··· Wybrany fragment

Btw. widzę, że na forum nie ma żadnego systemu plusów za pomoc ;[ najprawdę, gdyby były, to już dałbym Wam plusy!

Jeszcze raz dzięki chłopaki!

----------

## Poe

po1. zły dział

po2. wszystko w dokumentacji

po3. zapoznaj sie do konca z APELEM dot. zakończenia rozwiązanych problemów.

--

Moved from Polish to Instalacja i sprzęt

----------

## rofro

To może jeszcze kilka rad ode mnie:

1. Na początku używaj genkernel, wtedy będą ustawienia podobne do tych z live cd i będzie mniej problemów.

2. Na początku używaj openoffice-bin i mozilla-firefox-bin to szybciej postawisz system.

3. openoffice do kompilacji potrzebuje ok 5 GB przestrzeni na dysku.

4. W pliku make.conf dopisz FEATURES="parallel-fetch" wtedy pakiety będą śćiągały się podczas instalacji innych.

5. Opcja ccache w FEATURES może powodować problemy z kompilacją niektórych pakietów.

6. usatwienie zmiennej MAKEOPTS w make.conf może uniemożliwić kompilację niektórych pakietów.

7. mc to konsolowy menadzer plikow. Jednak przed jego emergowaniem trzeba będzie jeszcze emergować slang czyli emerge slang mc.

······
··· Dane

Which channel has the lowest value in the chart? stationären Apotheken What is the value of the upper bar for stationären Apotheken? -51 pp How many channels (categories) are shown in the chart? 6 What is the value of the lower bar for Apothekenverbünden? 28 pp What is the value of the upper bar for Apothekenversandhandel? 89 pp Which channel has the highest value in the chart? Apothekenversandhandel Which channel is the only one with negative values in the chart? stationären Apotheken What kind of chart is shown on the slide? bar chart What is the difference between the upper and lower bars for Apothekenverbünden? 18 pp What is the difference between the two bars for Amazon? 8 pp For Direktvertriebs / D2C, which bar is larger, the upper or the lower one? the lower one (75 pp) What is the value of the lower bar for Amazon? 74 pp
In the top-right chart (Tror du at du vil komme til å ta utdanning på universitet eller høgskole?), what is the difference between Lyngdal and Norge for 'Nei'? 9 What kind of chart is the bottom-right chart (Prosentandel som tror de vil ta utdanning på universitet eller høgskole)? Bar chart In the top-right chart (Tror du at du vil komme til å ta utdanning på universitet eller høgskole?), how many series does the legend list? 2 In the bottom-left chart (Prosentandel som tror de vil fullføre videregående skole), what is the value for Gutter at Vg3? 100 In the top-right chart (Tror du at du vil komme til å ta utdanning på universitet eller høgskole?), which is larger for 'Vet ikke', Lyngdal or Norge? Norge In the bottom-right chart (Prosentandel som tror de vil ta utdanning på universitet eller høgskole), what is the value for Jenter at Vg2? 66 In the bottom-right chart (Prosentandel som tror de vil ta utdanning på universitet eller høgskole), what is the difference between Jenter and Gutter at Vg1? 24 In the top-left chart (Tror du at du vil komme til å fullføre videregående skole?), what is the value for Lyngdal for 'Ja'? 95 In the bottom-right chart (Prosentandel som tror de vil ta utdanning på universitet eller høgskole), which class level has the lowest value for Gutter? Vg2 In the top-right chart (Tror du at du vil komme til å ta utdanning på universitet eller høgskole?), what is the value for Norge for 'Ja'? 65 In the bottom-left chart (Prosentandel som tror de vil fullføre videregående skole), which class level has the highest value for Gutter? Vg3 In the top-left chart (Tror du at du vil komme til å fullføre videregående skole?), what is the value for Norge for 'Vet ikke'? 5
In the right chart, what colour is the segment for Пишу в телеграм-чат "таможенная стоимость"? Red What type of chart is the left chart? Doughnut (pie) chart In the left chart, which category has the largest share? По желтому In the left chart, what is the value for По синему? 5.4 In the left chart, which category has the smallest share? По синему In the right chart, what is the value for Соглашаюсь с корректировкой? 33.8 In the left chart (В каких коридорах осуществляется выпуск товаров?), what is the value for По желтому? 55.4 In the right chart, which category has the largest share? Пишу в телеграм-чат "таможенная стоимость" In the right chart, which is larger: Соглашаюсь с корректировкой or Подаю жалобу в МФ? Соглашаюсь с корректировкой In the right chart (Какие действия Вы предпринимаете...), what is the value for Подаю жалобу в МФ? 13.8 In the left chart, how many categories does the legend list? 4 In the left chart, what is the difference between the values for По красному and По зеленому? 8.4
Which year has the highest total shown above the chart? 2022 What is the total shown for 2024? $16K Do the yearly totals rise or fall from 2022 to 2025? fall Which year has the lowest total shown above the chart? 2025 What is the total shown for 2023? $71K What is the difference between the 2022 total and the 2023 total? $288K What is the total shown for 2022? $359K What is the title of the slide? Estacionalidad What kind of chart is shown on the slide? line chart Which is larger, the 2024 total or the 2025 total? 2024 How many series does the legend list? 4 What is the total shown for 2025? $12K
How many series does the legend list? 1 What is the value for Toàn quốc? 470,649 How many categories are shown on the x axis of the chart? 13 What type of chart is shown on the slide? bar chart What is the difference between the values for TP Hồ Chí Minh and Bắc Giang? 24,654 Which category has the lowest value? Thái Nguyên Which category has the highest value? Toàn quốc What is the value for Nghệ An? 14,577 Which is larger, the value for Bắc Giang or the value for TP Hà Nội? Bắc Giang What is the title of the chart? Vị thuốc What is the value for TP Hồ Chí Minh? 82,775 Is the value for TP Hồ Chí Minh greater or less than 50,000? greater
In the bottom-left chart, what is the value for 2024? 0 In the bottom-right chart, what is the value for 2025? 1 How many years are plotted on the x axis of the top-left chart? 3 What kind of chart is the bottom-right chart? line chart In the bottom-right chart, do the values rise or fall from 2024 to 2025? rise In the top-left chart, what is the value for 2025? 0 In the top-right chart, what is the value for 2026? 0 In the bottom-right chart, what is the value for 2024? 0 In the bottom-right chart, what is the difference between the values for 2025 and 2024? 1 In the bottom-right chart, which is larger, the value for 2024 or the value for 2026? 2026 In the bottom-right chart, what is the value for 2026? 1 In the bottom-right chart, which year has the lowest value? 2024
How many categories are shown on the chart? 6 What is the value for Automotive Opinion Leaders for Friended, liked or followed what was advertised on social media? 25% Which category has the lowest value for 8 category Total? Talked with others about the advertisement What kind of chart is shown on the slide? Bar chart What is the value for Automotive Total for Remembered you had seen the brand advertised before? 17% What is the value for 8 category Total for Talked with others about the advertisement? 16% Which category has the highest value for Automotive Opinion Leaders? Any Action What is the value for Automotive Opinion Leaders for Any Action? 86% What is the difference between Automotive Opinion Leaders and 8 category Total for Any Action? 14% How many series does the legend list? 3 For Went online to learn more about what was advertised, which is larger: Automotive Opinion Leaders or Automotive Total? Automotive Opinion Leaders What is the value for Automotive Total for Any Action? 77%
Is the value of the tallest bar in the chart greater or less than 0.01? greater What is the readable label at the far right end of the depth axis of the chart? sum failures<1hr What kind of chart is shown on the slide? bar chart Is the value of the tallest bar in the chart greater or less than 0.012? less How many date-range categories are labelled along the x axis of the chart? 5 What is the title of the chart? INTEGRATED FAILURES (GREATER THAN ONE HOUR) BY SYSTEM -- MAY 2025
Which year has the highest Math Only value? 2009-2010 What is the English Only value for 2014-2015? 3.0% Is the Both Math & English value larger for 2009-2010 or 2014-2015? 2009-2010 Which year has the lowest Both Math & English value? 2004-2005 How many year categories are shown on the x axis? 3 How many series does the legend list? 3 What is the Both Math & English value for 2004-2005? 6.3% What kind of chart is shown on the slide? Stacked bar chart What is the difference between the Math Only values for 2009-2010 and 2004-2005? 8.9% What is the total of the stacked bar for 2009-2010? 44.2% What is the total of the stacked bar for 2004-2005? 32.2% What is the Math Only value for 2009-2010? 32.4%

······

* Zadania *
A. Ile miejsca na dysku potrzebuje openoffice do kompilacji według fragmentu wątku z forum?
B. Dopisz dalszy ciąg fragmentu wątku z forum, zaczynając od miejsca, w którym się urywa.

* Odpowiedzi *
A. Około 5 GB.

B.
8. Flagi można włączać/wyłączać dla pojedynczych pakietów w pliku /etc/portage/packages.use. Jeśli np włączamy flagę slang dla wszystkich wersji pakietu mc to dodajemy wpis do packages.use: app-misc/mc slang. Jeśli chcemy dla konkretnej wersji to dodajemy: =app-misc/mc-4.6.1-r4 slang. Jeśli dla mc o wersji większej lub równej niż jakaś to >=app-misc/mc-4.6.1-r4 slang.

8. Słówko o systemie pakietów portage.

Zależności między pakietami są ustalane tylko na poziomie pakietów.

Czyli że np. pakiet cairo musi być w systemie aby zemergować xorg.

Ale nie działa na poziomie funkcjonalnym czyli że cairo musi być skompilowane z flagą X aby się xorg zemergował. Swoją drogą szkoda że nie ma włączonej tej flagi domyślnie dla cairo.

9. Starsze karty nvidia używają starszych sterowników. A ebuild nvidia-drivers do tych sterowników pobiera za nową wersję nvidia-settings czyli nie zmienisz sobie przez nvidia-settings ustawień jasności itp.

10. I jeszcze dokumentacja.

a) podstawowa dokumentacja: http://www.gentoo.org/doc/en/list.xml?desc=1

b) to forum przeszukuje się podobno z and. Czyli firefox and bookmarks.

c) http://gentoo-wiki.com ma bardzo dobrą dokumentację.

d) na gentoo.org jest jeszcze dodatkowa dokumentacja na stronach konkretnych projektów http://www.gentoo.org/proj/en/. Na przykład http://www.gentoo.org/proj/en/java/index.xml.

e) Oprócz forums są jeszcze listy dyskusyjne http://dir.gmane.org/search.php?match=gentoo.

f) Jest jeszcze dodatkowa dokumentacja opisująca samą budowę gentoo http://devmanual.gentoo.org/.

g) Zawsze można też przeszukać strony używając google. czyli wpisujemy w google: site:forums.gentoo.org <szukana_fraza>. Warto też tak przeszukać gentoo-wiki.com bo coś im też szwankuje wyszukiwarka.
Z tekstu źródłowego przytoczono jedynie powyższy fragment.